- _Stated problem_:
Arrange the rows below as a numbered list, and drop any blank lines.
>> Begin Provided data
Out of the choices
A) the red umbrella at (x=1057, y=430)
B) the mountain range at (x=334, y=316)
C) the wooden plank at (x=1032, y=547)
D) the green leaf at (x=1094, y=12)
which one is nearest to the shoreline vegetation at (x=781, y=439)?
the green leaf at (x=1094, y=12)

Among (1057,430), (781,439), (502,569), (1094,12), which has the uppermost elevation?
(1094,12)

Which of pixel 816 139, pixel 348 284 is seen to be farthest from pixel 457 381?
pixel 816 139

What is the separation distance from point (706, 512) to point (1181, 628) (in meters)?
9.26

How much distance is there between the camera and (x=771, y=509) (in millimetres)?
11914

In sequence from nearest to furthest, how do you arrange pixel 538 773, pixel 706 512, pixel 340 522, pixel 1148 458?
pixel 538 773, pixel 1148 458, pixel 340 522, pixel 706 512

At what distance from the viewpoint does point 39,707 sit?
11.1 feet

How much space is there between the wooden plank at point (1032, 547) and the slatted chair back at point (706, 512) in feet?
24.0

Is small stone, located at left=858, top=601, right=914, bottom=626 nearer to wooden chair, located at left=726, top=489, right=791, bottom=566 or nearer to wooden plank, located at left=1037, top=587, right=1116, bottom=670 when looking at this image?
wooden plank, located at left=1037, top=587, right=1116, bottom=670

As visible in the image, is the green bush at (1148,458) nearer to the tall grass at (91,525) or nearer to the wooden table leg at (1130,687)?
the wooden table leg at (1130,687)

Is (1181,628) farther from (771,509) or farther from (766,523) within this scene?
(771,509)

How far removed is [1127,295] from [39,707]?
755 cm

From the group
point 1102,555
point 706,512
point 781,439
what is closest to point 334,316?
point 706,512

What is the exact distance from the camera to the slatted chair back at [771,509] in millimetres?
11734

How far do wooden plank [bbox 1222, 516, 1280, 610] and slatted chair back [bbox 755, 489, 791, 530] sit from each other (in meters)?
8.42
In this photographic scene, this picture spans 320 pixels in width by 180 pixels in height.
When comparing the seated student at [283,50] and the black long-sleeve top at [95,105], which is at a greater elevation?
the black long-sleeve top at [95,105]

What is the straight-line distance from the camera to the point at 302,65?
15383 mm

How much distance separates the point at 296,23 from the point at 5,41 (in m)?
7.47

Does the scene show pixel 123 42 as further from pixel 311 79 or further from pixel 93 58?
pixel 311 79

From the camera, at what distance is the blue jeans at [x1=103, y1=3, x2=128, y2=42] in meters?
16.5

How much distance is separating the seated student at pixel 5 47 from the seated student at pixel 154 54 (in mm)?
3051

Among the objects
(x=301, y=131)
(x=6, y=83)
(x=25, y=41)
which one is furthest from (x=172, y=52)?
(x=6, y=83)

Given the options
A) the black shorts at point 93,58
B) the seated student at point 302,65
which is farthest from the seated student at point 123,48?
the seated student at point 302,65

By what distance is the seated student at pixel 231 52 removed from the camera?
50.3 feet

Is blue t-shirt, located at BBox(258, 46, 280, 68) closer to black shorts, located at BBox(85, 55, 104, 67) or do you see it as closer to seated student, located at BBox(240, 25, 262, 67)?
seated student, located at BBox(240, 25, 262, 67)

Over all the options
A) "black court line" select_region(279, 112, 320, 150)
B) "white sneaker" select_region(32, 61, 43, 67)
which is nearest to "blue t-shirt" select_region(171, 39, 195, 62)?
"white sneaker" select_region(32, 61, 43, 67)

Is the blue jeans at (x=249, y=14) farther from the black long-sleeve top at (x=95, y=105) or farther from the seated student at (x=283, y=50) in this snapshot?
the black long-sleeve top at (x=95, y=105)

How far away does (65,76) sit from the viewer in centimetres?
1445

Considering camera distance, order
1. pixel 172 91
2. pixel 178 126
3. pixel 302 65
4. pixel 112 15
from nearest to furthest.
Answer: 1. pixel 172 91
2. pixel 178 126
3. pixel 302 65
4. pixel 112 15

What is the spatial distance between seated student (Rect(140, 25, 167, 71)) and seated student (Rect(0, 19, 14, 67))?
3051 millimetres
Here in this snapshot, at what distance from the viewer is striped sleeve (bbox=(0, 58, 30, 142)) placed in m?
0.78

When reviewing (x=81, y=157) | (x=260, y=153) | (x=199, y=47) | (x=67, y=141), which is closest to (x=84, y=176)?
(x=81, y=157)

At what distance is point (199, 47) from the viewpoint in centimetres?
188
>> End Provided data
- _Task result_:
1. Out of the choices
2. A) the red umbrella at (x=1057, y=430)
3. B) the mountain range at (x=334, y=316)
4. C) the wooden plank at (x=1032, y=547)
5. D) the green leaf at (x=1094, y=12)
6. which one is nearest to the shoreline vegetation at (x=781, y=439)?
7. the green leaf at (x=1094, y=12)
8. Among (1057,430), (781,439), (502,569), (1094,12), which has the uppermost elevation?
9. (1094,12)
10. Which of pixel 816 139, pixel 348 284 is seen to be farthest from pixel 457 381?
11. pixel 816 139
12. What is the separation distance from point (706, 512) to point (1181, 628) (in meters)?
13. 9.26
14. How much distance is there between the camera and (x=771, y=509) (in millimetres)?
15. 11914
16. In sequence from nearest to furthest, how do you arrange pixel 538 773, pixel 706 512, pixel 340 522, pixel 1148 458?
17. pixel 538 773, pixel 1148 458, pixel 340 522, pixel 706 512
18. At what distance from the viewpoint does point 39,707 sit?
19. 11.1 feet
20. How much space is there between the wooden plank at point (1032, 547) and the slatted chair back at point (706, 512) in feet?
21. 24.0
22. Is small stone, located at left=858, top=601, right=914, bottom=626 nearer to wooden chair, located at left=726, top=489, right=791, bottom=566 or nearer to wooden plank, located at left=1037, top=587, right=1116, bottom=670 when looking at this image?
23. wooden plank, located at left=1037, top=587, right=1116, bottom=670
24. As visible in the image, is the green bush at (1148,458) nearer to the tall grass at (91,525) or nearer to the wooden table leg at (1130,687)?
25. the wooden table leg at (1130,687)
26. Is (1181,628) farther from (771,509) or farther from (766,523) within this scene?
27. (771,509)
28. How far removed is [1127,295] from [39,707]?
29. 755 cm
30. From the group
31. point 1102,555
32. point 706,512
33. point 781,439
34. what is closest to point 334,316?
35. point 706,512
36. What is the exact distance from the camera to the slatted chair back at [771,509] in millimetres?
37. 11734
38. How far do wooden plank [bbox 1222, 516, 1280, 610] and slatted chair back [bbox 755, 489, 791, 530] sit from each other (in meters)?
39. 8.42
40. In this photographic scene, this picture spans 320 pixels in width by 180 pixels in height.
41. When comparing the seated student at [283,50] and the black long-sleeve top at [95,105], which is at a greater elevation?
42. the black long-sleeve top at [95,105]
43. What is the straight-line distance from the camera to the point at 302,65?
44. 15383 mm
45. How much distance separates the point at 296,23 from the point at 5,41 (in m)?
46. 7.47
47. Does the scene show pixel 123 42 as further from pixel 311 79 or further from pixel 93 58?
48. pixel 311 79
49. From the camera, at what distance is the blue jeans at [x1=103, y1=3, x2=128, y2=42] in meters?
50. 16.5
51. How much distance is separating the seated student at pixel 5 47 from the seated student at pixel 154 54 (in mm)?
52. 3051
53. Among the objects
54. (x=301, y=131)
55. (x=6, y=83)
56. (x=25, y=41)
57. which one is furthest from (x=172, y=52)?
58. (x=6, y=83)
59. Given the options
60. A) the black shorts at point 93,58
61. B) the seated student at point 302,65
62. which is farthest from the seated student at point 123,48?
63. the seated student at point 302,65
64. By what distance is the seated student at pixel 231 52 removed from the camera?
65. 50.3 feet
66. Is blue t-shirt, located at BBox(258, 46, 280, 68) closer to black shorts, located at BBox(85, 55, 104, 67) or do you see it as closer to seated student, located at BBox(240, 25, 262, 67)?
67. seated student, located at BBox(240, 25, 262, 67)
68. Over all the options
69. A) "black court line" select_region(279, 112, 320, 150)
70. B) "white sneaker" select_region(32, 61, 43, 67)
71. which is nearest to "blue t-shirt" select_region(171, 39, 195, 62)?
72. "white sneaker" select_region(32, 61, 43, 67)
73. Is the blue jeans at (x=249, y=14) farther from the black long-sleeve top at (x=95, y=105) or farther from the seated student at (x=283, y=50) in this snapshot?
74. the black long-sleeve top at (x=95, y=105)
75. How far away does (65,76) sit from the viewer in centimetres?
76. 1445
77. Considering camera distance, order
78. 1. pixel 172 91
79. 2. pixel 178 126
80. 3. pixel 302 65
81. 4. pixel 112 15
82. from nearest to furthest.
83. Answer: 1. pixel 172 91
84. 2. pixel 178 126
85. 3. pixel 302 65
86. 4. pixel 112 15
87. What is the spatial distance between seated student (Rect(140, 25, 167, 71)) and seated student (Rect(0, 19, 14, 67))?
88. 3051 millimetres
89. Here in this snapshot, at what distance from the viewer is striped sleeve (bbox=(0, 58, 30, 142)) placed in m?
90. 0.78
91. When reviewing (x=81, y=157) | (x=260, y=153) | (x=199, y=47) | (x=67, y=141), which is closest to (x=84, y=176)?
92. (x=81, y=157)
93. At what distance is point (199, 47) from the viewpoint in centimetres?
94. 188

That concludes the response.